- _Set of tasks_
(a) According to the debate commentary, what did Pence say that the writer calls one of the few memorable lines of the night?
(b) Carry on the debate commentary about the vice presidential debate from the point where it ends.

Tim Kaine didn't win Mr. Congeniality — but he got the job done in VP debate

Kaine was grating at times, but he kept the focus on key issues and goaded Pence into "that Mexican thing"

By Amanda Marcotte

Senior Writer

Published October 5, 2016 10:00AM (EDT)

Tim Kaine at the vice-presidential debate in Farmville, Va., Oct. 4, 2016.   (AP/Julio Cortez)
Tim Kaine at the vice-presidential debate in Farmville, Va., Oct. 4, 2016. (AP/Julio Cortez)

No doubt many pundits in the media world will declare Republican Gov. Mike Pence of Indiana the winner of Tuesday night's vice presidential debate against Democratic Sen. Tim Kaine of Virginia. Kaine was admittedly overexcited and his constant interrupting of Pence in the first 20 minutes rubbed everyone, on the left and right, the wrong way. Meanwhile, Pence exuded the preternatural calm of a sociopath, increasingly frustrating Kaine with his ability to endlessly lie — about easily checked facts — with a disturbingly practiced assurance.

But while Kaine didn't win any points on likability, he had a job to do and he got it done: pushing out the anti-Trump talking points and highlighting the vast differences between Hillary Clinton campaign's vision for racial justice versus the Trump campaign's overt racism and bigotry.

On that front, Kaine got the job done. He repeatedly dragged the conversation back to issues about racial justice, from policing to immigration, which worked to put Pence on the defensive while appealing to black and Latino voters (and anyone, really, who cares about racial justice). While Pence was the living embodiment of an unflappable liar — definitely the guy to go to if you need someone to bury the bodies — Kaine's relentlessness on this front clearly got to him enough that, for a brief, shining moment, he got flustered and angry.

“You whipped out that Mexican thing again," Pence whined. It was one of the few memorable lines of the night and the likeliest to grab headlines. No doubt Latino viewers watching the debate took notice. 

Kaine was irritating, but Pence was downright creepy. Many of the lies he told don't need fact-checking to be read as such: Denying Trump's bigotry, denying his and Trump's praise of Vladimir Putin, pretending that it's Clinton and not Trump who is running an "insult-driven campaign" as he put it. People who look you in the eye and lie so boldly without breaking a sweat are creepy, and I'm sure voters noticed that.

It doesn't help that Pence has a disturbing affect, which is made all the worse by his tendency to crack deeply unfunny jokes and then act really pleased with himself like he's charming and not creepy. He even tried to roll out Ronald Reagan's "there you go again" line and didn't seem to notice that he couldn't sell it at all. He is clearly a man who has spent his life mistaking people's polite laughter for genuine merriment, and that inability to read other people comes across as, well, creepy.

- _Data shown_
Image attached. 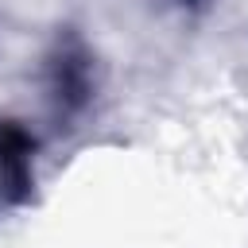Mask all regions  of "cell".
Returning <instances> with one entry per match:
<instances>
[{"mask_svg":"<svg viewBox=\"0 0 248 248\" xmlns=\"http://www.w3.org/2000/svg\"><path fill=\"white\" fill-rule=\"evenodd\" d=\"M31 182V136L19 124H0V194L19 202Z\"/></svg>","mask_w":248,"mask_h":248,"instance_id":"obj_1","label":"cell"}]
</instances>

- _Answer list_
(a) "You whipped out that Mexican thing again."

(b)
Let's just say that few people who watched that debate are going to welcome further interactions with the governor of Indiana.

Kaine scored some good points towards the second half of the debate. After Pence rolled out some dishonest talking points about the Clinton Foundation, Kaine countered this perfectly by highlighting the foundation's good work and contrasting it with the sleazy goings-on surrounding Trump's foundation and business organizations, even managing to inject Trump's boy crush on Putin into the proceedings.

Later when the topic of abortion came up, Pence became passionate for the first time, which led him awfully close to suggesting that women should be forced to give birth so that strangers who want their babies can have them. Again, that reads more as creepy than as "pro-life." But Kaine went in for the kill shot, asserting that his pro-choice views were rooted in his belief in religious freedom and demanding to know why Pence doesn't trust women. Pence could only answer with empty pablum.

Vice presidential debates don't really move the needle of public opinion. The only thing campaigns can hope to get out of them is firing up their base of voters and lodging some good attacks on the opposition's nominee. On both those counts, Kaine hit his mark. Voters who care about criminal justice or immigration reform or even reproductive rights will walk away feeling good about the Clinton-Kaine ticket. Voters who worry about Trump's shady business dealings or his coziness with Putin were reminded of those concerns, repeatedly. Kaine didn't leave Pence as a quivering mass of failure in the same way that Clinton devastated Trump last week, but he did what he set out to do.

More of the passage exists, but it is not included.